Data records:
Content starts
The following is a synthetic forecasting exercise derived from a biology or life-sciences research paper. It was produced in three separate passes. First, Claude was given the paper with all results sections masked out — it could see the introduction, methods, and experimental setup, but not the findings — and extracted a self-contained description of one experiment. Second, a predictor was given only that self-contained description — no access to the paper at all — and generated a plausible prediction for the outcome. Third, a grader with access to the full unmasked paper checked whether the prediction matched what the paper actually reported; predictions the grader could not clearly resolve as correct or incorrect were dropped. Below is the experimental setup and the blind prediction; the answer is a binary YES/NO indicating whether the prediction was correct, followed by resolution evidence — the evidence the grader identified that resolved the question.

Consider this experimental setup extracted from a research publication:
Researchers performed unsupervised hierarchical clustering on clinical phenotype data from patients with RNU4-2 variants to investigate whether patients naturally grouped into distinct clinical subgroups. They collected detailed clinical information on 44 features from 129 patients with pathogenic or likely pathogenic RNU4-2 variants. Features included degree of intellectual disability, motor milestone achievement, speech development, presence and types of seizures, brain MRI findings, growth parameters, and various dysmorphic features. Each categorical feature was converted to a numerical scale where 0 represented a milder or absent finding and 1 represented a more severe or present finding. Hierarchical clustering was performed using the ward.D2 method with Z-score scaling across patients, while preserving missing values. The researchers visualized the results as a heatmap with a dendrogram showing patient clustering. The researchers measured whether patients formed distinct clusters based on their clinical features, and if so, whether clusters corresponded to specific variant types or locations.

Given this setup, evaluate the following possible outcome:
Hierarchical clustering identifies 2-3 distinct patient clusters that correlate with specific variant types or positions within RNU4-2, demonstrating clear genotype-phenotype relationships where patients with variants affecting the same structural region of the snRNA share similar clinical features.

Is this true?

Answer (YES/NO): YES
Content ends
Task to carry out: Please write out the records above once more, exactly and completely.

Answer to this problem:
The following is a synthetic forecasting exercise derived from a biology or life-sciences research paper. It was produced in three separate passes. First, Claude was given the paper with all results sections masked out — it could see the introduction, methods, and experimental setup, but not the findings — and extracted a self-contained description of one experiment. Second, a predictor was given only that self-contained description — no access to the paper at all — and generated a plausible prediction for the outcome. Third, a grader with access to the full unmasked paper checked whether the prediction matched what the paper actually reported; predictions the grader could not clearly resolve as correct or incorrect were dropped. Below is the experimental setup and the blind prediction; the answer is a binary YES/NO indicating whether the prediction was correct, followed by resolution evidence — the evidence the grader identified that resolved the question.

Consider this experimental setup extracted from a research publication:
Researchers performed unsupervised hierarchical clustering on clinical phenotype data from patients with RNU4-2 variants to investigate whether patients naturally grouped into distinct clinical subgroups. They collected detailed clinical information on 44 features from 129 patients with pathogenic or likely pathogenic RNU4-2 variants. Features included degree of intellectual disability, motor milestone achievement, speech development, presence and types of seizures, brain MRI findings, growth parameters, and various dysmorphic features. Each categorical feature was converted to a numerical scale where 0 represented a milder or absent finding and 1 represented a more severe or present finding. Hierarchical clustering was performed using the ward.D2 method with Z-score scaling across patients, while preserving missing values. The researchers visualized the results as a heatmap with a dendrogram showing patient clustering. The researchers measured whether patients formed distinct clusters based on their clinical features, and if so, whether clusters corresponded to specific variant types or locations.

Given this setup, evaluate the following possible outcome:
Hierarchical clustering identifies 2-3 distinct patient clusters that correlate with specific variant types or positions within RNU4-2, demonstrating clear genotype-phenotype relationships where patients with variants affecting the same structural region of the snRNA share similar clinical features.

Is this true?

Answer (YES/NO): YES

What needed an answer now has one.